Когда мы проезжали через курган, я снова обратил внимание на заросшие травой остатки вала. Ворон заметил мое любопытство – оказывается, так выглядят брошенные поселения лесовиков. Они большую часть года кочуют, оставив женщин, стариков и малых детей в таких поселениях. Только зимой воины живут вместе с семьями, охотятся и ждут весны. Едва потеплеет, воины уезжают, а женщины остаются возделывать скудные пашни и растить детей. В такие поры в поселениях остаются из мужчин лишь старые, калеки и больные. Рабов у них нет – пленных либо убивают во славу духов предков, либо оставляют жить наравне с собой. Но чужаков, пришедших без спросу и с оружием, ждет только смерть.
Доехав до развилки, мы свернули на вторую тропу и поехали по ней. Через несколько верст наши лошади, выдержавшие долгую скачку, стали тяжело дышать и спотыкаться, а потому мы остановились на заросшей бурьяном прогалине. Земля здесь была неровная, вся покрыта какими-то кочками. В середине прогалины обнаружился толстый пень – спил какого-то огромного дуба.
Привязав лошадей к кустам, мы наломали сушняка и разожгли костер у самого пня, благо под деревьями начали сгущаться тени – кончался еще один день.
Именно темнота и усталость помешали нам разглядеть, что бока пня и самый спил его были испещрены вырезанными знаками, в которых застыла присохшая кровь. Пока мы сидели на пне, смотрели на огонь и отдыхали.
Внезапно тишину прорезал далекий вой волков. Привязанные кони рванулись с привязи и заржали. Мы вскочили, хватаясь за оружие.
– Это они, – прошептал Ворон, – Лесные Всадники… Они шли по нашим следам!
Бросив все, он кинулся к седлу, пытаясь оседлать пляшущего на месте и храпящего коня. Волки – судя по вою, это была большая стая – охватывали нас полукругом, постепенно приближаясь. Не став тратить силы на усмирение лошадей, мы оставили непогашенный костер и бросились бежать через лес.
– Есть надежда, – выдохнул на бегу Ворон. – Лесные Всадники могут польститься на лошадей и припасы. Они оставят нас в покое…
Но его предсказанию не суждено было сбыться. Разноголосый вой докатился до нашей поляны. Послышался истошный визг одной из наших лошадей, но он быстро оборвался. Утих и вой, сменившись подобострастным тявканьем, – к волкам подоспели их хозяева. Некоторое время за нашими спинами стояла тишина, но потом вой зазвучал с новой силой – стая пошла по нашим следам.
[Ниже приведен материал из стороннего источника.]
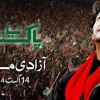 Abrar-ul-Haq's Song Haq Hamara Azadi For Azadi March (Video/Download Mp3)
Казалось, уже можно было услышать тяжелое дыхание зверей.
Дорога пошла вверх – мы поднимались по склону, который постепенно становился все круче. Налегке, с одним только оружием, подниматься было легко, но мы не учли, что по нашему следу идут не пешие, а всадники, которых сопровождают волки. Их переливистый вой был слышен сперва позади, но потом звери поравнялись с нами. Невидимые в зарослях, они держались вровень, словно состязались с нами в беге. Не обменявшись ни словом, мы с Вороном понимали, что победит тот, кто первым достигнет вершины склона.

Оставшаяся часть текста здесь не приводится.